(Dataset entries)
■ ■ ■

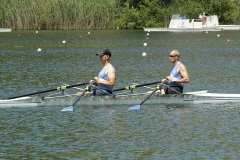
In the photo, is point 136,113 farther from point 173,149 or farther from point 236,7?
point 236,7

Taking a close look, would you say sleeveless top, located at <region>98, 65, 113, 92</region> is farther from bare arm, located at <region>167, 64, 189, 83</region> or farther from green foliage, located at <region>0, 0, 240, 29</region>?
green foliage, located at <region>0, 0, 240, 29</region>

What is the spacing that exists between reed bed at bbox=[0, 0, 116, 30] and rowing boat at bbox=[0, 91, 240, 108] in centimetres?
5079

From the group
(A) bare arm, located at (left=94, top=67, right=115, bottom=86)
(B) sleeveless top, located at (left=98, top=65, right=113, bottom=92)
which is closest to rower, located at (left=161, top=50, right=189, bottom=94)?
(A) bare arm, located at (left=94, top=67, right=115, bottom=86)

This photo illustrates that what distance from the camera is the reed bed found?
71562mm

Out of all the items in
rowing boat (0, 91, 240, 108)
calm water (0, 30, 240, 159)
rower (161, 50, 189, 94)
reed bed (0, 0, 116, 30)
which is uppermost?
reed bed (0, 0, 116, 30)

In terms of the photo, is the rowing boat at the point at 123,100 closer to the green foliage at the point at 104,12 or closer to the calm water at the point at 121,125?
the calm water at the point at 121,125

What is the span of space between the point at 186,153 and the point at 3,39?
48.9 meters

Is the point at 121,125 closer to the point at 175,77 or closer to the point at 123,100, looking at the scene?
the point at 123,100

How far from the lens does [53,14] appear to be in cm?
7312

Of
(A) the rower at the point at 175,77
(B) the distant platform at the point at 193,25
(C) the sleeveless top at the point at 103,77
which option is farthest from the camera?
(B) the distant platform at the point at 193,25

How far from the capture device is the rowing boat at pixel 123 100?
20469 millimetres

■ ■ ■

Problem to work on:
Put every line of the records above into a numbered list, skipping blank lines and leaving out the picture.

Solution to the exercise:
1. In the photo, is point 136,113 farther from point 173,149 or farther from point 236,7?
2. point 236,7
3. Taking a close look, would you say sleeveless top, located at <region>98, 65, 113, 92</region> is farther from bare arm, located at <region>167, 64, 189, 83</region> or farther from green foliage, located at <region>0, 0, 240, 29</region>?
4. green foliage, located at <region>0, 0, 240, 29</region>
5. What is the spacing that exists between reed bed at bbox=[0, 0, 116, 30] and rowing boat at bbox=[0, 91, 240, 108] in centimetres?
6. 5079
7. From the group
8. (A) bare arm, located at (left=94, top=67, right=115, bottom=86)
9. (B) sleeveless top, located at (left=98, top=65, right=113, bottom=92)
10. which is closest to rower, located at (left=161, top=50, right=189, bottom=94)?
11. (A) bare arm, located at (left=94, top=67, right=115, bottom=86)
12. This photo illustrates that what distance from the camera is the reed bed found?
13. 71562mm
14. Out of all the items in
15. rowing boat (0, 91, 240, 108)
16. calm water (0, 30, 240, 159)
17. rower (161, 50, 189, 94)
18. reed bed (0, 0, 116, 30)
19. which is uppermost?
20. reed bed (0, 0, 116, 30)
21. In terms of the photo, is the rowing boat at the point at 123,100 closer to the green foliage at the point at 104,12 or closer to the calm water at the point at 121,125?
22. the calm water at the point at 121,125
23. What is the span of space between the point at 186,153 and the point at 3,39?
24. 48.9 meters
25. Is the point at 121,125 closer to the point at 175,77 or closer to the point at 123,100, looking at the scene?
26. the point at 123,100
27. How far from the lens does [53,14] appear to be in cm?
28. 7312
29. Of
30. (A) the rower at the point at 175,77
31. (B) the distant platform at the point at 193,25
32. (C) the sleeveless top at the point at 103,77
33. which option is farthest from the camera?
34. (B) the distant platform at the point at 193,25
35. How far from the capture device is the rowing boat at pixel 123 100?
36. 20469 millimetres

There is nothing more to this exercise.